In my humble opinion, the graphical installation experience is tremendously
important.
Why? A developer starts to form opinions of Solaris/OpenSolaris almost
immediately from the look and feel of the initial install (on their laptop,
most likely). Even if they use something like jumpstart later, that initial
install experience sticks with them. Yes, I've seen the mockup of what the
install experience might look like in the future (I give it a 5 out of 10,
maybe... :-).
So, how can it be better? Well, before we try to answer that, I figure we
should all first be familiar with what other OS's are doing out there in the
way of installation. And, not everybody has the time to go do a bunch of
installs themselves, just to form an opinion on graphical installation
techniques.
So, I've been busy doing some screen capturing for several OS's, so that
everybody (yes, you) can participate in this discussion. Here is my first try
at presenting the results:
http://www.zenstarstudio.com/install
I did installs of various OS's (Windows XP, S11b43, SuSE10, Ubuntu) under
VMWare Workstation, and screen-captured the results. I post-processed these
down to individual frames, 1 second apart, and then I went through and picked
up frames whenever anything interesting had changed. I organized these
sequentially, made thumbnails (automatically -- I'm not completely crazy), and
I squished the whole thing into a couple of (somewhat ragged) web pages. Oh,
and of course, I had to add some snarky one-line comments about each page, too.

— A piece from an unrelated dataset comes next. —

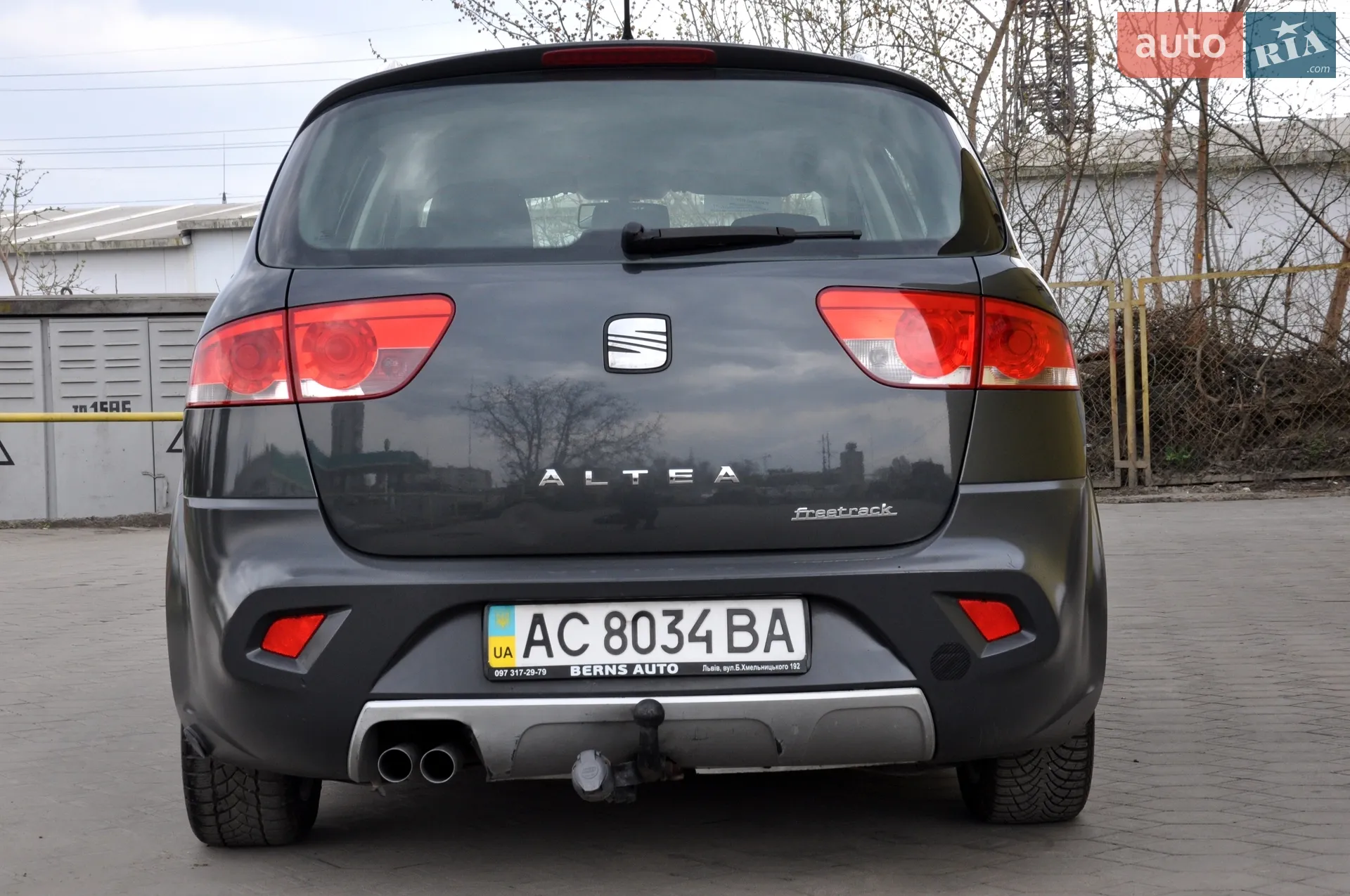 2010 SEAT Altea - мініатюра 11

Note: The last 2 thumbnails on the Ubuntu page are what happens when you pop
the Ubuntu CD into a Windows box. Interesting idea, eh?
I invite you to check 'em out, compare and contrast the various installers, and
join the discussion!
Note: I had trouble downloading RH from their website, so I don't yet have any
screen captures for that OS. Maybe they knew what I was going to do? :-)
Mike
P.S. Feel free to contribute a better display page for these. Locations of
the full and thumb images are obvious from looking at the page source. If I
were a Flash programmer (which I'm not), I probably would have made a
horizontal scrolling thingie to display the thumbnails -- that would have taken
up much less vertical room than the CSS thing that I did.
P.P.S. If the OpenSolaris install community wants to host this stuff, that
would be a good idea, too. I don't know when my site bandwidth will run out!